LISTED RECORDS:
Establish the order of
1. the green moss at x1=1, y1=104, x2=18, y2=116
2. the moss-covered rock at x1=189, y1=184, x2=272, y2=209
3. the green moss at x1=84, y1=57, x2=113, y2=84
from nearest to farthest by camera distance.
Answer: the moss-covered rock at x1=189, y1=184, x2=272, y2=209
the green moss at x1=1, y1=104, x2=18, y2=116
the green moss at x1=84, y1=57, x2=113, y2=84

EXERCISE PROMPT: Edit the listing above so that "nearest" becomes "closest", and keep every other line unchanged.

ANSWER FOR THIS EXERCISE:
Establish the order of
1. the green moss at x1=1, y1=104, x2=18, y2=116
2. the moss-covered rock at x1=189, y1=184, x2=272, y2=209
3. the green moss at x1=84, y1=57, x2=113, y2=84
from closest to farthest by camera distance.
Answer: the moss-covered rock at x1=189, y1=184, x2=272, y2=209
the green moss at x1=1, y1=104, x2=18, y2=116
the green moss at x1=84, y1=57, x2=113, y2=84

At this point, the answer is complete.